As of writing, of the fifty perfect numbers that have been found, all are even, and it is not known if there are infinitely many or, indeed, whether any odd perfect numbers exist — although Pascal Ochem and Michaël Rao showed (2012) that no number up to 10$$^{1500}$$ is an odd perfect number.

One number has been found, however, that would have been an odd perfect number if only one of its factors was prime rather than a 'spoof prime' (i.e. a composite number wrongly assumed to be prime).  This number — 198,585,576,189 — was found in 1638 by Descartes, documented in his 15 November letter to Mersenne, and is known as a Descartes Number, or, as an 'odd spoof perfect number' (note that the spoof prime in question is 22021, i.e. 19$$^2$$ $$\times$$ 61).

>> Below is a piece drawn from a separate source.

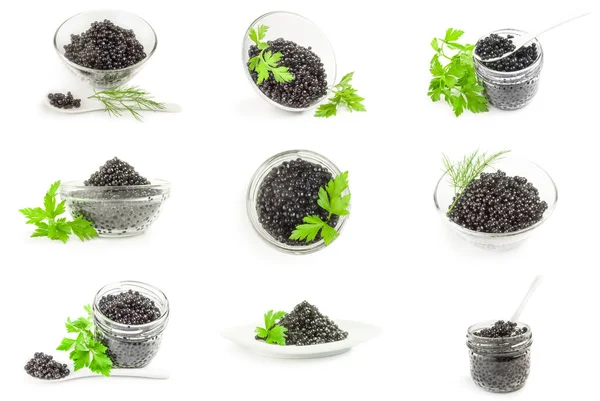 Colagem de caviar de esturjão isolado em branco — Fotografia de Stock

$198,585,576,189 = {3^2} \times {7^2} \times {11^2} \times {13^2} \times 22021$
Descartes showed that if 22021 was prime, the proper factors of 198,585,576,189 [4] would sum to 198,585,576,189 — making it the only odd perfect number ever found.  As it is, because 22021 is not prime, or because 22021 is a spoof prime, the proper factors of 198,585,576,189 do not sum to 198,585,576,189 (they actually sum to 227,441,894,589).  This makes 198,585,576,189 an odd spoof perfect number, which in itself is the only such number ever found!

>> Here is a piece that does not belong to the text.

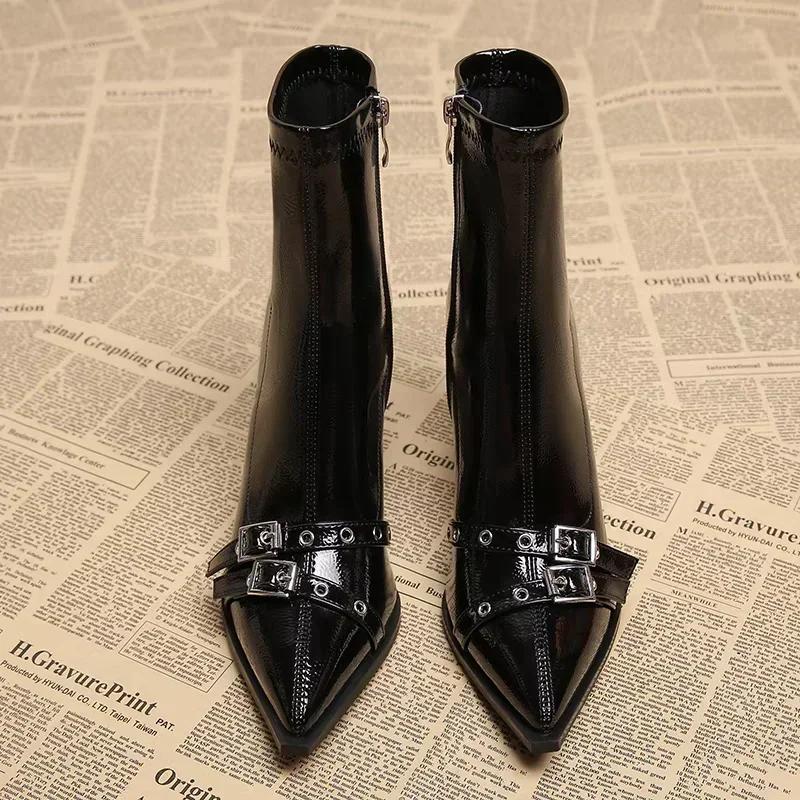 Módní vysoké podpatky Kotníkové dámské boty Špičaté Sexy boty pro ženy 2025 Nové Klasické denní boty Dámské boty Botas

To elaborate: Descartes showed that an equivalence to the sum-of-divisors function using the prime factorisation of a number is the following [5]:

$\sigma \left( n \right) = \prod\limits_{{p^a}\left\|{\;n} \right.} {\frac{{{p^{a + 1}} - 1}}{{p - 1}}} {\rm{ }}$
where $$p$$ is a distinct prime factor.  This means that a number's factors can be summed using only the number's prime factors.  Taking 28 again as an example, we have seen that it is a perfect number because

$\sigma \left( 28 \right) = \sum\limits_{d\left| 28 \right.} d = 1 + 2 + 4 + 7 + 14 + 28 = 56 = 2n$
We can also observe this result using the prime factors of 28, i.e. 2$$^2 \times$$ 7:

$\prod\limits_{{p^a}\left\|{\;n} \right.} {\frac{{{p^{a + 1}} - 1}}{{p - 1}}} = \frac{{{2^{2 + 1}} - 1}}{{2 - 1}} \times \frac{{{7^{1 + 1}} - 1}}{{7 - 1}} = \frac{7}{1} \times \frac{{48}}{6} = 56 = 2n$
And so, similarly, the sum of the divisors of Descartes' number:

\begin{array}{c}\begin{align}\sigma \left( 198,585,576,189 \right) &= \prod\limits_{{p^a}\left\| {\;n} \right.} {\frac{{{p^{a + 1}} - 1}}{{p - 1}}} \\ \\&= \frac{{{3^{2 + 1}} - 1}}{{3 - 1}} \times \frac{{{7^{2 + 1}} - 1}}{{7 - 1}} \times \frac{{{{11}^{2 + 1}} - 1}}{{11 - 1}} \times \frac{{{{13}^{2 + 1}} - 1}}{{13 - 1}} \times \frac{{{{22021}^{1 + 1}} - 1}}{{22021 - 1}}\\ \\&= 13 \times 57 \times 133 \times 183 \times 22022\\ &= 13 \times \left( {3 \times 19} \right) \times \left( {7 \times 19} \right) \times \left( {3 \times 61} \right) \times \left( {2 \times 7 \times 11 \times 11 \times 13} \right)\\ &=2 \times {3^2} \times {7^2} \times {11^2} \times {13^2} \times \left( {{{19}^2} \times 61} \right)\\ &= 2 \times {3^2} \times {7^2} \times {11^2} \times {13^2} \times 22021\\ &= 2 \times 198,585,576,189\end{align}\end{array}
Hence, if 22021 were prime rather than 19$$^2$$ $$\times$$ 61, Descartes' number 198,585,576,189 would  be an odd perfect number because $$\sigma \left( n \right)$$ = 2n.